## What to work on
1. In The Dinner Party passage below, what did the speaker try to re-create with pastels back in the dorm room?
2. Condense the paragraph of The Dinner Party passage below that opens "I was in college." into a short bulleted list that keeps its main facts.
3. Write what comes next in The Dinner Party passage below, starting after its final sentence.

## Passage given
* * * * * * *
The Dinner Party
Margaret Bauman 7/10/05
I begin today with three stories from my college days. As I tell you each story, feel free to let your mind wander if something I say triggers your senses or your memory. I am confident that my stories have parallels in your lives.
I was in college. I was invited to a classmate’s house. She was a few years older than I; married, had a house. She was having a brunch. It was a day in late winter; brisk and overcast—not a gray day, not a sunny day…it was a white day. The brunch served was toast points, pickled herring, hard-boiled eggs, and a bowl of oranges—both the eggs and the oranges were served intact and had to be peeled. There may have been other items, but that is what I remember. I remember the light was white, the food was white—the only a splash of color were the orange peels left on people’s plates. I get a sense of complete gratification and satisfaction when I conjure up that experience. It was one of those serendipitous happenstances that probably wasn’t planned, but had an impact that touched the depths of me. I went back to my dorm room, got out my pastels and tried to re-create that chalky whiteness with a splash of color. In the studio I tried to paint the experience and the sensations.
After graduation, when I moved to D.C., I would have ’White Brunches’ every year in late winter, trying to re-create the experience, but in the end my memory is the only thing that I can trust to bring back the vivid sensation.
* * * * * * *
(Source data)

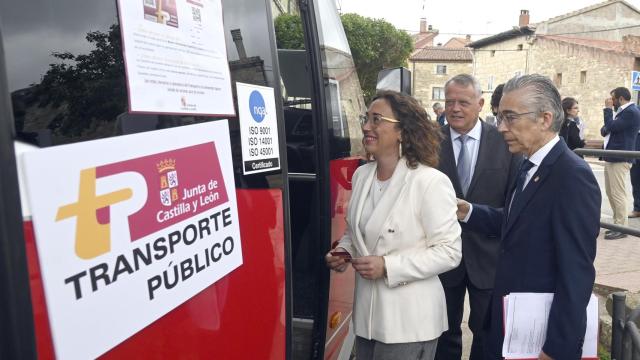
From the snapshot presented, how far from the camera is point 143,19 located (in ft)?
4.15

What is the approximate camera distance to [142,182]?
3.87 ft

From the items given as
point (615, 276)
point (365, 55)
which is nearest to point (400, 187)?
point (615, 276)

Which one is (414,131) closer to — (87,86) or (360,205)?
(360,205)

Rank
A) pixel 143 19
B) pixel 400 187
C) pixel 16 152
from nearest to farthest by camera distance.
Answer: pixel 16 152, pixel 143 19, pixel 400 187

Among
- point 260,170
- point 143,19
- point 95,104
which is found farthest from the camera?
point 260,170

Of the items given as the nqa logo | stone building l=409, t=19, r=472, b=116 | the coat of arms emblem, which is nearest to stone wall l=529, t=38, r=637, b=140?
stone building l=409, t=19, r=472, b=116

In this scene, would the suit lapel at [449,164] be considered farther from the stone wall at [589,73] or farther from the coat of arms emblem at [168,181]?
the stone wall at [589,73]

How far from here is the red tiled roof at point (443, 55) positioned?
2275 inches

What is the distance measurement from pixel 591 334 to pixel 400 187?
0.89 meters

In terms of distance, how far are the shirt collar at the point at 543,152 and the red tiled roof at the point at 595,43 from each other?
3222 cm

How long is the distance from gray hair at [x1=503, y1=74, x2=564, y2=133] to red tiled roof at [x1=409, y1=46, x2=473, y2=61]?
2282 inches

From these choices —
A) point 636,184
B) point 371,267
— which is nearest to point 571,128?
point 636,184

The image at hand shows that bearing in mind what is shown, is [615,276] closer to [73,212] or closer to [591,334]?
[591,334]

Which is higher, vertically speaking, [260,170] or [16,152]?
[16,152]
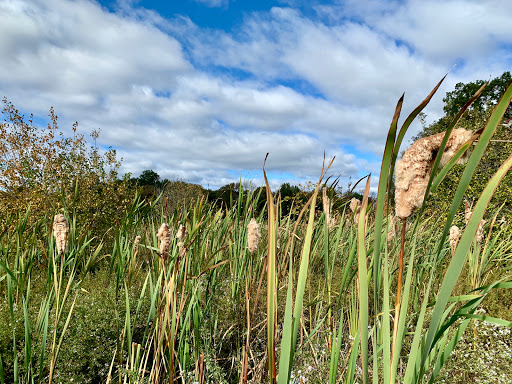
* * * * * * *
## Results for the exercise
1. That chalky whiteness with a splash of color.

2.
- In college, the speaker was invited to a brunch at the house of a classmate who was a few years older, married, and owned a house.
- The day, in late winter, was brisk and overcast, neither gray nor sunny, but "a white day."
- The food the speaker remembers was toast points, pickled herring, hard-boiled eggs, and a bowl of oranges; the eggs and oranges were served whole and had to be peeled.
- The light and the food were white, and the only splash of color came from the orange peels left on plates.
- Recalling the experience gives the speaker complete gratification and satisfaction; it was a probably unplanned, serendipitous happenstance that touched the speaker deeply.
- Afterward, the speaker tried to re-create the chalky whiteness with a splash of color in pastels in the dorm room and then tried to paint the experience and sensations in the studio.

3.
My second story is also from my college years. I was a freshmen art student and I was not at all self-assured. We had a project assigned called ‘Metamorphosis’ in which we were to do a series of drawings that illustrated some kind of metamorphosis. We would be graded on conceptual and technical execution. I decided to take some photographs of my infant niece that I had taken the previous summer and draw images of her emerging from a rag doll. When I think back on it, it was a pretty lame concept and while the rendering was technically proficient, I really didn’t manipulate the images or push the concept. In my opinion, it was the work of a naive unworldly youth. Unfortunately, my professor was a male artist with a big ego and really catered to the male students. His attitude was that the male students were “serious” artists making a great sacrifice to embrace the harsh poverty ridden world of being an artist, and the women were just there to find a husband in the engineering school. I got a tough critique on my work and as I left class that day I overheard the professor chatting with his little male entourage, saying-‘Well, what do you expect—making babies is all they are interested in.’ OUCH! It took me till my senior year to really come into my own and prove to myself and others that not only was I talented—but that I really had a message to share. I was developing my world view and my place within it and I could communicate and touch people through my art. But it was tough and it left bitterness within me that I am sure you can still hear in my words today.
My third story also comes from my early college years. We were required to take art history every semester and as a freshman we had an overview called ‘Varieties of Visual Experience’. We were to keep a journal which was also supposed to be a research and idea depository. We were urged to draw, collage, paint and manipulate materials in the book as well as enter data gleaned from research. I did some research on Maxfield Parrish and his incredibly complicated process of layering and glazing pigments to achieve depth and translucency. (SHOW EXAMPLE) He was primarily considered an illustrator and many of his images were, in the 70’s art world, considered ‘kitsch’. It was then that I first learned the concept of ‘high art’ vs. ‘low art’ and how critical the art world can be if you step outside the current acceptable vanguard.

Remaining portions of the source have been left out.